Abstract
[Goal]
Visual attention fluctuates across both space and time. Voluntary temporal attention is the goal-directed prioritization of visual information at specific points in time. Temporal attention selectively improves perceptual sensitivity at attended times. Here, we investigated the neural mechanisms underlying these perceptual improvements using MEG. We assessed how voluntary temporal attention affects the timing reliability of human visual cortical responses.
[Methods]
Observers performed an orientation discrimination task. On each trial, two grating targets (T1 and T2) appeared sequentially at the fovea for 50 ms, separated by a 300 ms stimulus onset asynchrony. A precue tone (75% validity) instructed observers to attend to T1 or T2. A response cue tone after the targets instructed them to report the orientation (CW/CCW) of either T1 or T2. Thus, on each trial, one target was attended and the other was unattended.

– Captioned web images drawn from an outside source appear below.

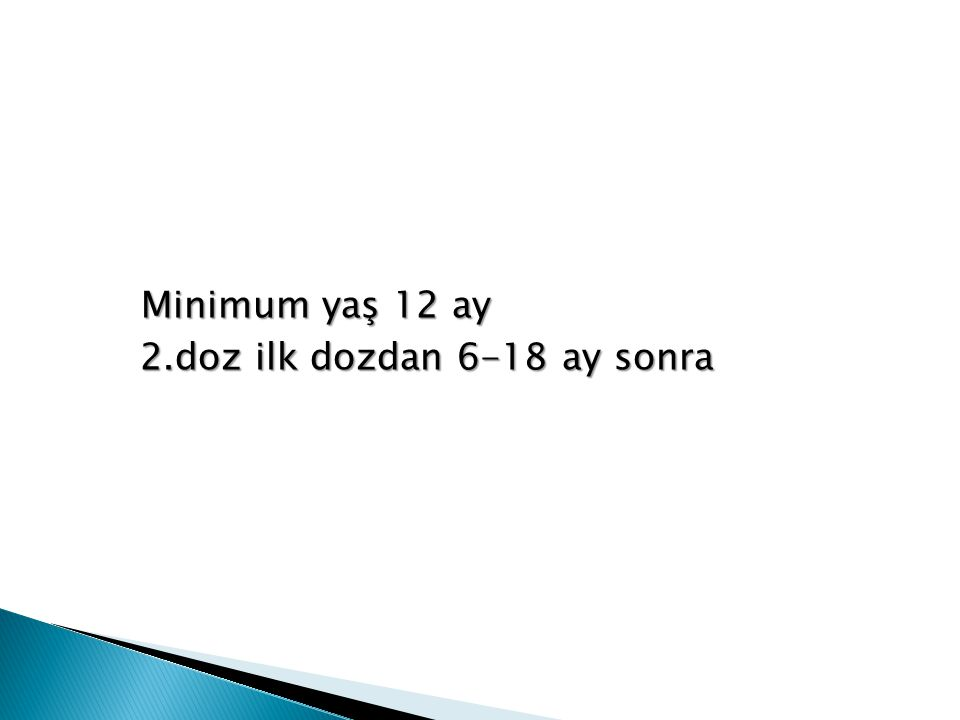 Minimum yaş 12 ay Minimum yaş 12 ay 2.doz ilk dozdan 6-18 ay sonra 2.doz ilk dozdan 6-18 ay sonra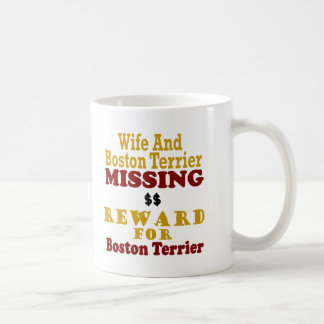 Boston Terrier & Wife Missing Reward For Boston Te Coffee Mug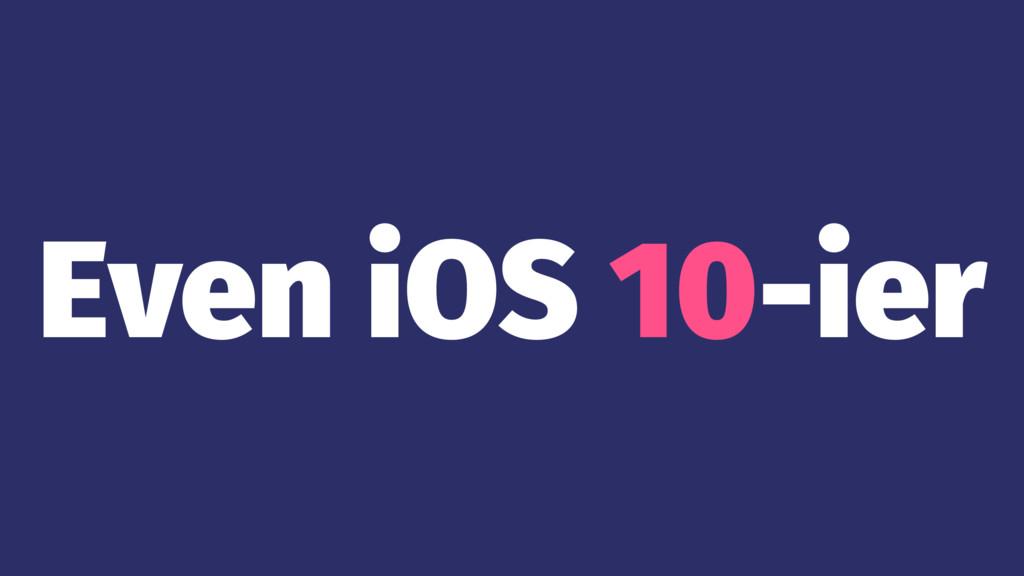 Even iOS 10-ier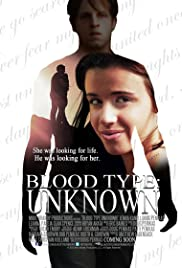 Blood Type: Unknown (2013) Poster - Movie Forum, Cast, Reviews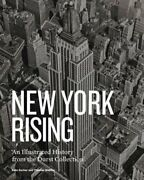 New York Rising A History Of New York City Real Estate By Thomas Mellins Used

The targets were embedded in 20 Hz flickering noise. The flicker generated a 20 Hz steady state visual evoked field (SSVEF) response in visual cortex, which served as a probe of visual cortical responses throughout the trial. We used a wavelet analysis to measure 20 Hz stimulus-locked oscillations across time. We calculated the intertrial phase coherence (ITPC) of the SSVEF signal, which indexes neural timing reliability.
[Results and Conclusion]
Temporal attention improved orientation discrimination performance, more for T1 than T2. Each target was followed by a brief change in ITPC, which we call the evoked ITPC response. Temporal attention increased the magnitude of the evoked ITPC response for T1 but not T2. In conclusion, voluntary temporal attention affected the timing reliability of the T1 response.